By stewartb
Some further background on Labour and ‘buses’:
From Hansard volume 760: Commons debate on Economic Growth, 21 January 2025
Rachel Reeves (Labour, Chancellor of the Exchequer): “A number of local authorities and, indeed, Labour mayors have raised with me bus procurement and the importance of buses for the local economy. I look forward to working with them, particularly David Skaith in York and North Yorkshire and Steve Rotheram in Liverpool, to boost bus services in communities, and particularly rural communities, to support jobs in the UK. At the Budget, I allocated more than £1 billion for local bus services, and that includes £712 million for local authorities to support and improve bus services in the next financial year.”
Presumably there’s been a Barnett consequential? But still no Block Grant Transparency report published for you and I to find out.
Later in the debate, from Alison Hume (Labour, Scarborough and Whitby): ‘The bus manufacturer Alexander Dennis builds innovative electric buses, employing 800 people in Scarborough. The Chancellor has spoken about the need for public procurement to take better account of employment and environmental standards. As bus services are brought back into the control of mayors and local authorities, will the Government use public procurement to back British companies such as Alexander Dennis to boost economic growth?
Rachel Reeves: ‘My hon. Friend is a good advocate for businesses, including Alexander Dennis in Scarborough. The Government will soon publish a new national procurement policy statement, which will set out our priorities for public procurement in support of our mission to grow the economy. In addition to the answer I gave my hon. Friend the Member for Stoke-on-Trent North (David Williams), we recognise the importance of buses in growing our economy by getting people to work, but also the opportunities to use public procurement to buy more buses made in this country, supporting good jobs here in Britain.’
And from this local news source (4 April 2025): https://www.thisisthecoast.co.uk/news/local-news/uk-mayors-being-urged-to-buy-scarborough-buses/
‘UK Mayors Being Urged to Buy Scarborough Buses’: ‘Mayor’s across the UK are being urged to buy British buses when they look at moving to franchised bus systems.
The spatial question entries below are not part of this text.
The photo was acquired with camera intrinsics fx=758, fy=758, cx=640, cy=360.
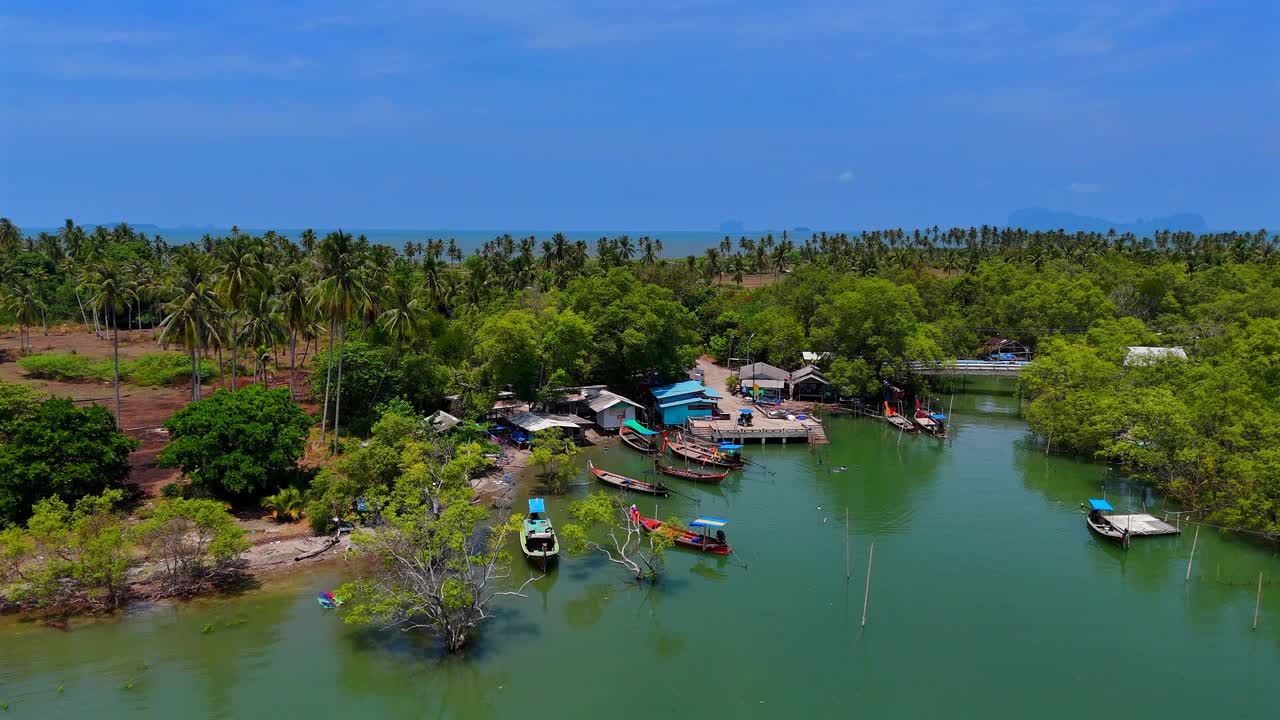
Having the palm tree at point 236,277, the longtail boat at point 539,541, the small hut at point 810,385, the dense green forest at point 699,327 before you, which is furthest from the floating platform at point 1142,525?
the palm tree at point 236,277

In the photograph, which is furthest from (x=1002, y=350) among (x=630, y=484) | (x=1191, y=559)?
(x=630, y=484)

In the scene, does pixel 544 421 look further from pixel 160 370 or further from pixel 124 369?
pixel 124 369

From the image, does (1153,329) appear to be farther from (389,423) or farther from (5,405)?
(5,405)

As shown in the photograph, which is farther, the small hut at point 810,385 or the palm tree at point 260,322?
the small hut at point 810,385

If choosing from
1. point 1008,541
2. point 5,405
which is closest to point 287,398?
point 5,405

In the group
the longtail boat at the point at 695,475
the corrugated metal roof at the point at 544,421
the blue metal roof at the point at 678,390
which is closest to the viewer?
the longtail boat at the point at 695,475

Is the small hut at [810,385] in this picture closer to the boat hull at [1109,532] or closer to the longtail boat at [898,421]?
the longtail boat at [898,421]

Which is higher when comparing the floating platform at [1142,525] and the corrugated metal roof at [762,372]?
the corrugated metal roof at [762,372]
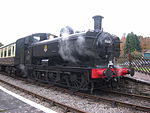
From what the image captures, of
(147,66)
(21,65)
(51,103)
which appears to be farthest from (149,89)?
(21,65)

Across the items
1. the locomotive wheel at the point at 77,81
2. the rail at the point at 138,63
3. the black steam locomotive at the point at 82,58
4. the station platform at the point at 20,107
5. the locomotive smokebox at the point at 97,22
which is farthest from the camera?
the rail at the point at 138,63

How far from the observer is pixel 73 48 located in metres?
6.83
Many of the newly created regional Mayors have powers over public transport and many are looking at franchising models to provide more integrated transport systems.
‘Scarborough Councillor Liz Colling drew attention to the town’s own bus manufacturer during a discussion with the Chief Exec of the York and North Yorkshire Mayoral authority – James Farrar.
‘In January Alison Hume, the Member of Parliament for Scarborough and Whitby pressed the chancellor on whether the Government will “back British companies such as Scarborough’s Alexander Dennis to boost economic growth” through the use of public procurement. The company, which is a major employer in Scarborough, is the world’s largest manufacturer of double-decker buses and is Britain’s biggest bus builder. James Farrar says local manufacturers are being considered in the conversations.’
On October 9 2024 the same local news source had this headline: ‘MP Watching Developments at Whitby Mine and Scarborough Bus Firm’. It includes this extract from a statement from Alexander Dennis:
‘The company’s investment in people, products and facilities, as well as those made by other UK manufacturers to strengthen the domestic manufacturing base are currently not honoured by government policies that would reward the higher wages paid and better employment rights offered in the UK. Companies have been put at a disadvantage by policies that actively underpin and encourage an uneven playing field working against British bus manufacturers. (my emphasis)
‘Import duties are often used to incentivise investment in domestic products and jobs, ensuring they are not undercut by lower-paying and lower-security roles elsewhere, yet the 10% tariff applied to electric buses is even lower than the 16% rate for equivalent diesel vehicles. While many countries increasingly employ trade remedy measures to promote domestic manufacturing industries, there is yet to be any such action in the UK.
‘Despite various stated political ambitions to support local businesses, supply chains and communities, authorities are prevented from considering such wider benefits due to the subsidy control legal framework, underpinned by the Subsidy Control Act 2022. This sets out requirements and prohibitions which include an inability to grant subsidy that gives any additional consideration or weighting to domestic manufacturers over any non-domestic provider.’ (This is Westminster legislation applying across the UK.)
The statement goes on: ‘In Scotland, UK-based vehicle manufacturers are at an additional disadvantage when in direct or indirect receipt of Scottish Government funding as they must adhere to advanced Fair Work First standards of employee remuneration, welfare and safety, while no such requirement is made of suppliers whose production takes place in other countries. Neither are bus operators incentivised or rewarded for choosing companies that meet Fair Work First standards when funding is awarded. This not only puts domestic manufacturers at further competitive disadvantage, but also undermines the value of this flagship policy as government-funded work is shipped offshore.”
So in England, Alexander Dennis does NOT have to ‘adhere to (such) advanced Fair Work standards’?